Presenting the Information in the Best Way

“Balancing accuracy which frequently requires advanced, black-box methods, and transparency, which requires methods to be understandable and explainable” is one of the strongest challenges to be solved by decision automation systems, according to Gregory Piatetsky, a founder of KDD (Knowledge Discovery and Data mining conferences) and the President of KDnuggets, which provides analytics and data mining consulting.

Decision automation systems need to instantly identify which data insights are expected by any given business role. This radically streamlines users’ access to large quantities of data, thus empowering businesses to resolve potential problems in real time or even before they arise.

Acting on Big Data in Real Time

Decision automation systems must follow through with the results of their analysis and actually transform them into profitable decisions. Today’s solutions learn to predict the best next action. Previously they have been operating on an if-then basis, and now artificial intelligence allows implementing a sophisticated self-learning mechanism.

An example of such advances is the inclusion of champion/challenger testing approach into a decisioning strategy. In this case, a decision automation application is supplied with different strategies, and selects the next best action based on how every strategy has performed in the past.

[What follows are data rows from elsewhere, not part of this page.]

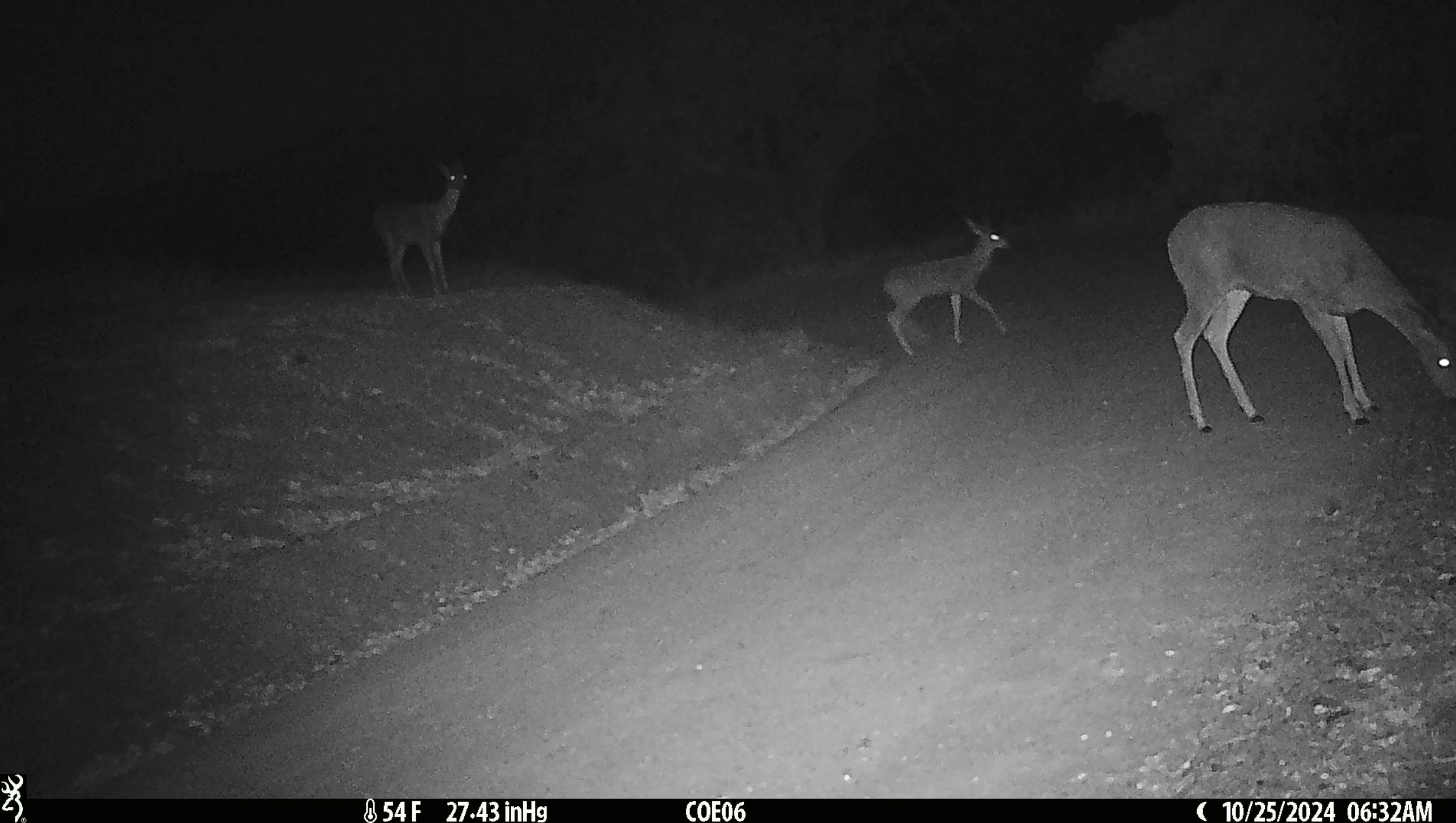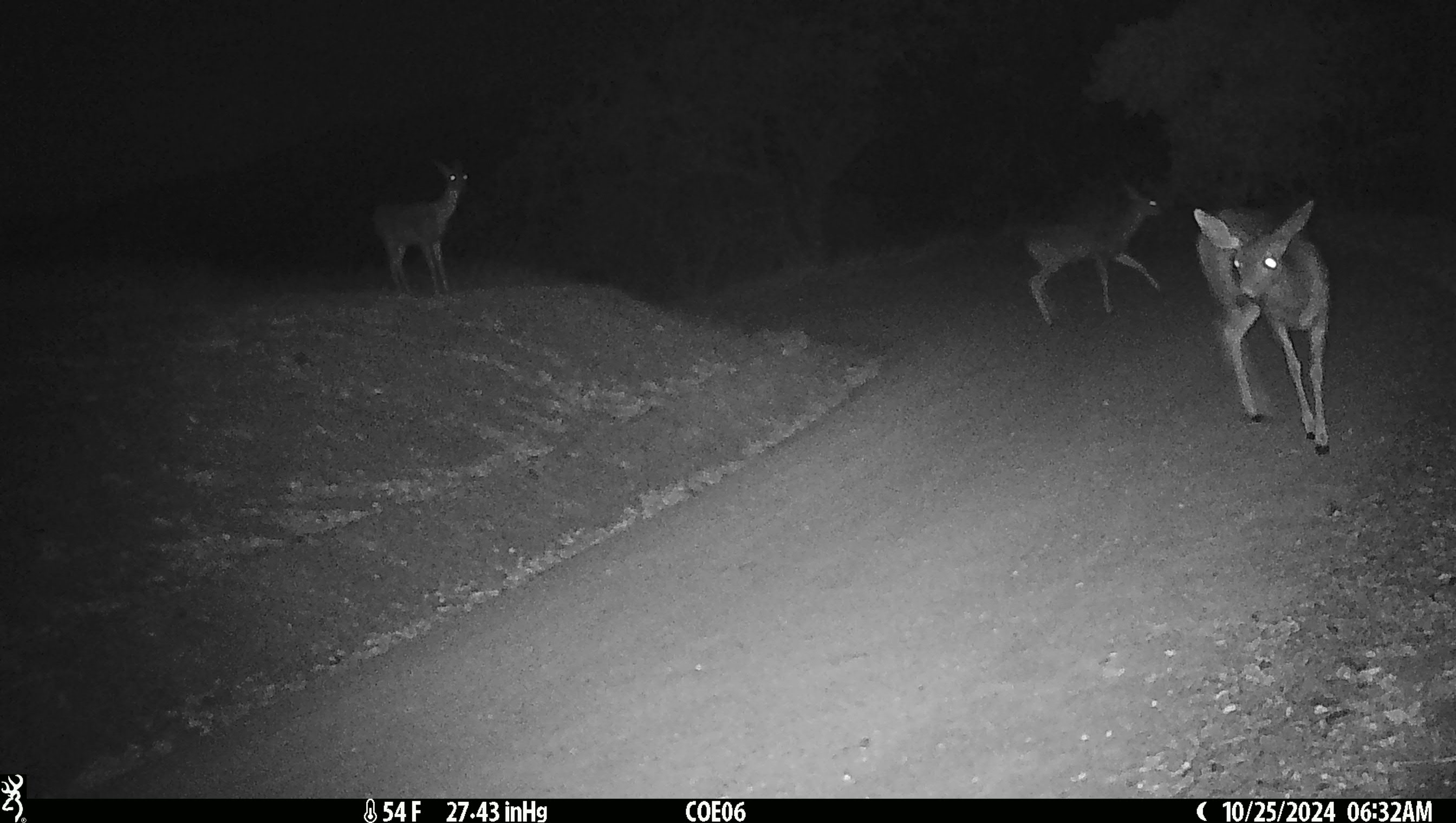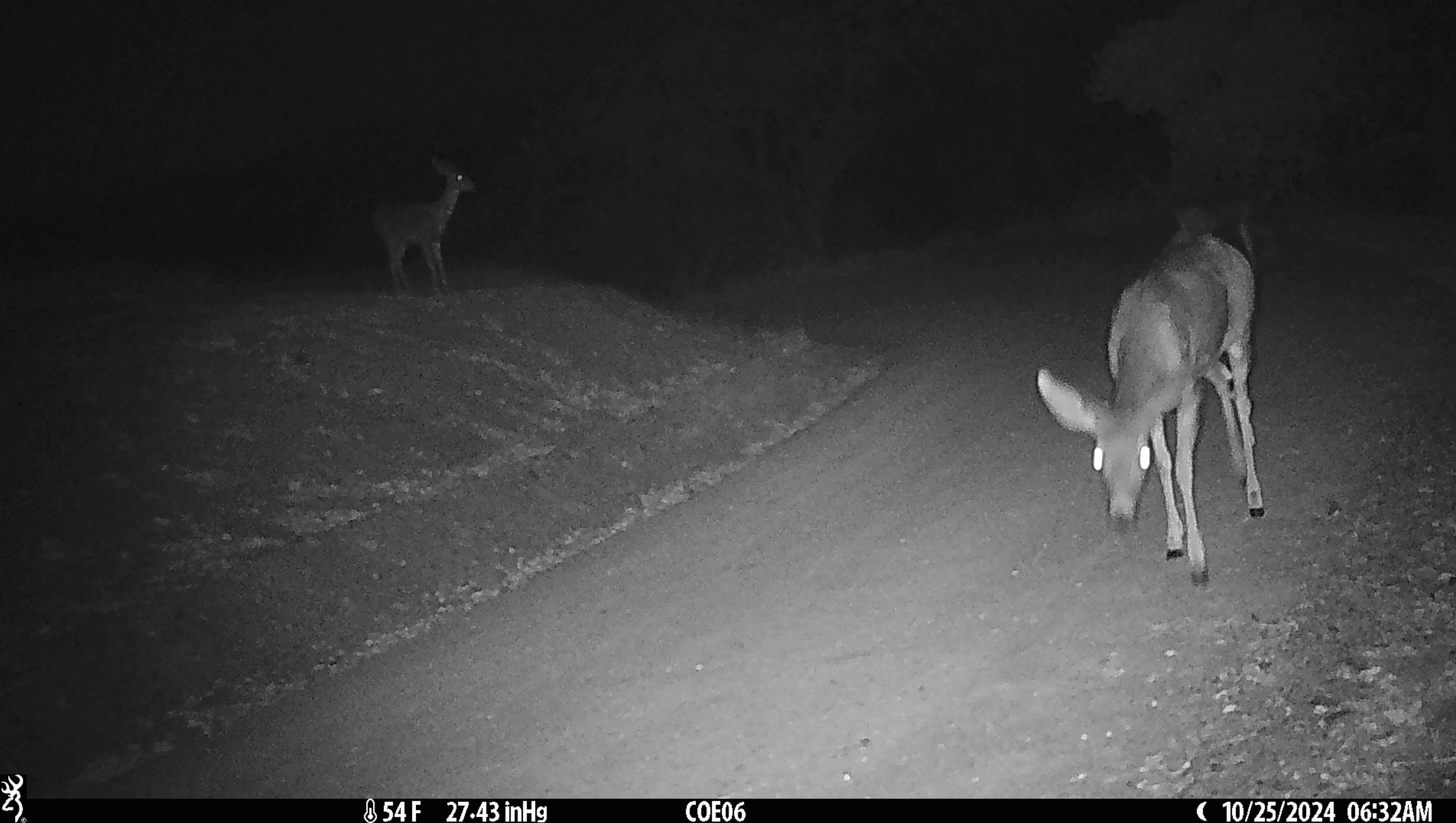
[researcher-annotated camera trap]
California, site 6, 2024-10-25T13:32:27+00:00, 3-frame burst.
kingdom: Animalia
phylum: Chordata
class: Mammalia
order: Artiodactyla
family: Cervidae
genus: Odocoileus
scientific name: Odocoileus hemionus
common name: mule deer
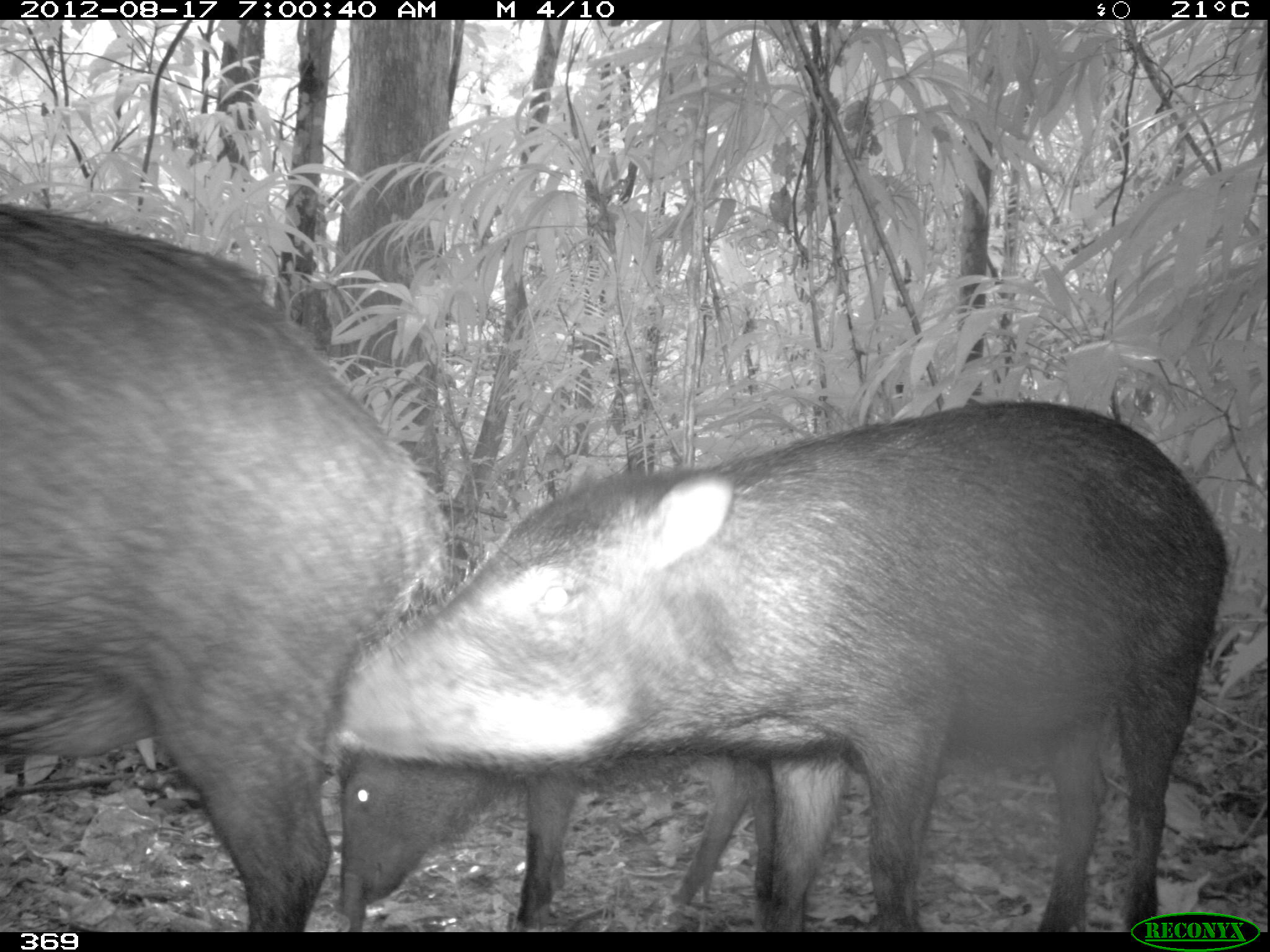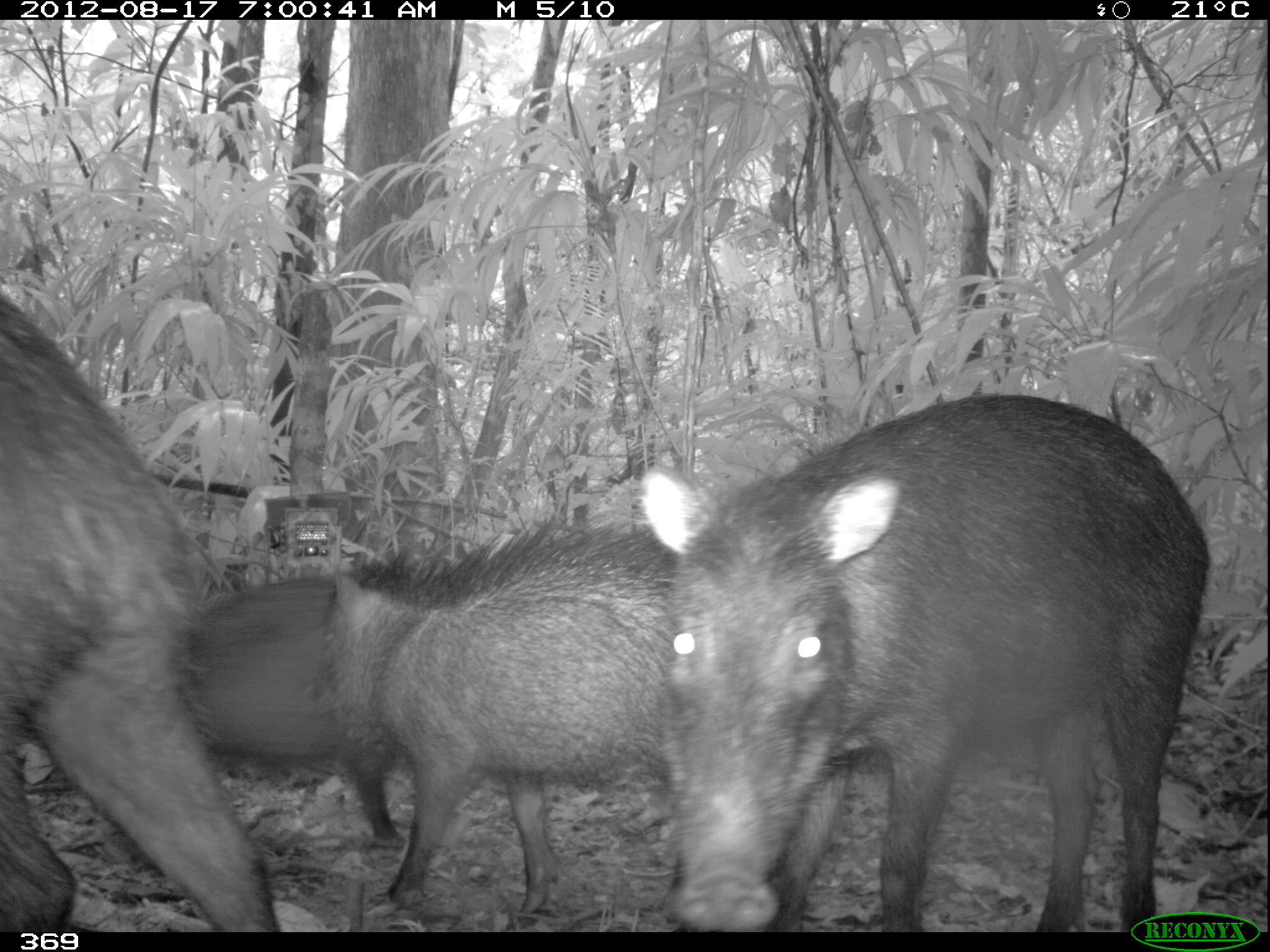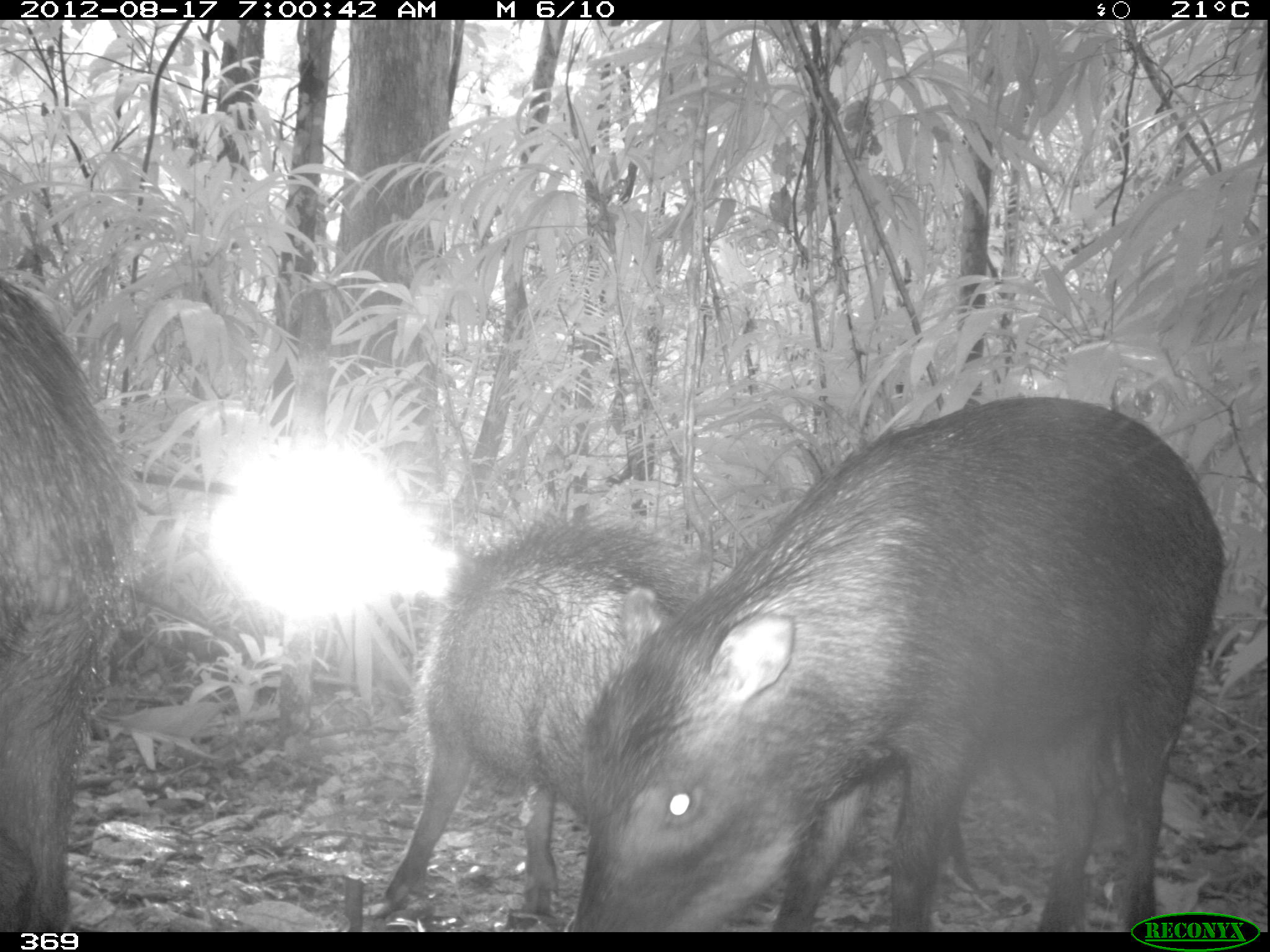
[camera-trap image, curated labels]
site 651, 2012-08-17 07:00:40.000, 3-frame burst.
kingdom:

Magic Formula: Insights-Comprehension-Action

We’d like to encourage you to use decision automation applications in a way, which can be encapsulated into the Insights-Comprehension-Action formula:

  • Insights: use decision automation systems that are embracing advanced analytics on every stage of decisioning process, and that can enhance existing facts with data from non-traditional sources;
  • Comprehension: ensure that all the insights are presented in a transparent way, and that user interfaces are tailored according to their business roles;
  • Action: make sure that the system follows through the end of decisioning process and transforms the knowledge into actions. Take advantage of the self-learning capabilities of your system, instead of simply following rigid algorithms.

We hope that these recommendations will help you set up an efficient and robust decisioning process. Please comment and share your thoughts on top challenges to be addressed by decision automation systems in 2018. May all your decisions be fruitful, and may your New Year be filled with peace, joy and harmony!